Technical security for clickable prototypes (Figma, Sketch…)

In addition to the layered legal & panel security measures described above, the following technical security measures are available to protect your prototype during playtesting.


Clickable prototypes provided through a URL and viewed on iOS or Android
Our technical security measures rely on our platform automatically conducting prototype playtests through a special mobile browser developed by us.

Hidden URL. We don’t reveal the URL your content or prototype is hosted at, meaning players cannot access it after the playtest has concluded unless the prototype reveals its location to the players.

If your prototype does not reveal it’s URL to players, the following technical security measures further protect your prototype:

Access control.
Ensures that only players who are participating in your prototype test can open the prototype. We always know who opens the prototype, at what time, and what they do within it.

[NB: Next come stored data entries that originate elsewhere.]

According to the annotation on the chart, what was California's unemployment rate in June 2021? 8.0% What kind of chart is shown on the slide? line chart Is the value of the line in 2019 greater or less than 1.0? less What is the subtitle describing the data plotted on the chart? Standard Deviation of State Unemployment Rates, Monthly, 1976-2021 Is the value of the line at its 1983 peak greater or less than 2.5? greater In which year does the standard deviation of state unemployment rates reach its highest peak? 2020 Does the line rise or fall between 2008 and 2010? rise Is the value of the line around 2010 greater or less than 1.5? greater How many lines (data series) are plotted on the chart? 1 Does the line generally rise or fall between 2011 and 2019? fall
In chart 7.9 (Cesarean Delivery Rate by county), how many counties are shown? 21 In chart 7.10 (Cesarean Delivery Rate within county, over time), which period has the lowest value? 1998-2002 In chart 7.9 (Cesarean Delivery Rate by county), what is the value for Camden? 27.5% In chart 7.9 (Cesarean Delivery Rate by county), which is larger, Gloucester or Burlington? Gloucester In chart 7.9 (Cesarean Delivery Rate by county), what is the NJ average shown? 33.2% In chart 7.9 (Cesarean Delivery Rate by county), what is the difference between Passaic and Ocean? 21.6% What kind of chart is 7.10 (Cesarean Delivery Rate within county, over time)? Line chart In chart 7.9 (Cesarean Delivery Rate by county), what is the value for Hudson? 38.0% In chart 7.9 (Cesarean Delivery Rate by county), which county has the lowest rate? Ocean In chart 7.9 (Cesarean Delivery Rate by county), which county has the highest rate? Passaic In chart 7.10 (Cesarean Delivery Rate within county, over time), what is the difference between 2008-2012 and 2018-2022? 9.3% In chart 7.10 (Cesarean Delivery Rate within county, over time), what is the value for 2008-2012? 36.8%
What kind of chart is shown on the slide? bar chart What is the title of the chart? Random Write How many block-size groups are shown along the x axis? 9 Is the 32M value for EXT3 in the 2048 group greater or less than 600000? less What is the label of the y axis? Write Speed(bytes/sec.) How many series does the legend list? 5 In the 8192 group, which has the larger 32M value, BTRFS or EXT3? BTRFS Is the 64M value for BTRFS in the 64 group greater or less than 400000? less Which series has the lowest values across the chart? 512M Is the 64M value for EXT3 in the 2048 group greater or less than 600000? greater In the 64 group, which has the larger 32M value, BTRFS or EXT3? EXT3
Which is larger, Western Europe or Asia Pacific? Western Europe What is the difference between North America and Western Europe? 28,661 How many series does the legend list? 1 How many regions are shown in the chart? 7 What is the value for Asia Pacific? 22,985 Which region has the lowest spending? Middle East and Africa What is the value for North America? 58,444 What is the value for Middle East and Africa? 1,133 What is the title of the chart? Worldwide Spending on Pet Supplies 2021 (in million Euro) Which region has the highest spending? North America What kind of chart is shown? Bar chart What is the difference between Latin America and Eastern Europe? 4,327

Conditional access. Some playtests require players to play at specific times or intervals, and not at others. Our software enforces that the game cannot be played outside of the defined times.

Remote build deactivation ("kill-switch"). A "kill-switch" allows us to block future access to the mobile browser pointing at the clickable prototype after the playtest is over or if access needs to be revoked at any time. The “kill-switch” is enabled automatically when a playtest finishes.

Continuous recording. We record players for the entire duration of a playtest. Players are aware of this arrangement, and you have access to the whole interaction the player has within your game. We do this for the safety and security of your game, as every interaction is traceable.

Technical security for browser games

In addition to the layered legal & panel security measures described above, the following technical security measures are available to protect your browser game during playtesting.


Browser games provided through a URL and viewed on iOS or Android
Our technical security measures rely on our platform automatically conducting browser tests through a special mobile browser developed by us.

Hidden URL. We don’t reveal the URL your game is hosted at, meaning players cannot access it after the playtest has concluded unless the game reveals its location to the players.

If your game does not reveal it’s URL to players, the following technical security measures further protect it:

Access control.
Ensures that only players who are participating in your browser test can open it. We always know who opens the browser game, at what time, and what they do within it.

Conditional access. Some playtests require players to play at specific times or intervals, and not at others. Our software enforces that the game cannot be played outside of the defined times.

Remote build deactivation ("kill-switch"). A "kill-switch" allows us to block future access to the mobile browser pointing at the browser game after the playtest is over or if access needs to be revoked at any time. The “kill-switch” is enabled automatically when a playtest finishes.

Continuous recording. We record players for the entire duration of a playtest. Players are aware of this arrangement, and you have access to the whole interaction the player has within your browser game. We do this for the safety and security of your game, as every interaction is traceable.

Technical security for surveys

In addition to the layered legal & panel security measures described above, the following technical security measures are available to protect surveys you run directly on PlaytestCloud.

Access control. Ensures that only players who are invited to your survey can open the survey. We always know who opens the survey, at what time, and when they submit it.

Conditional access and automated deactivation. Our software enforces that players can only access the survey while it is still accepting responses. If your survey is part of a playtest that also has other steps, such as playing a game, the survey can only be accessed by players when they have completed all preceding steps.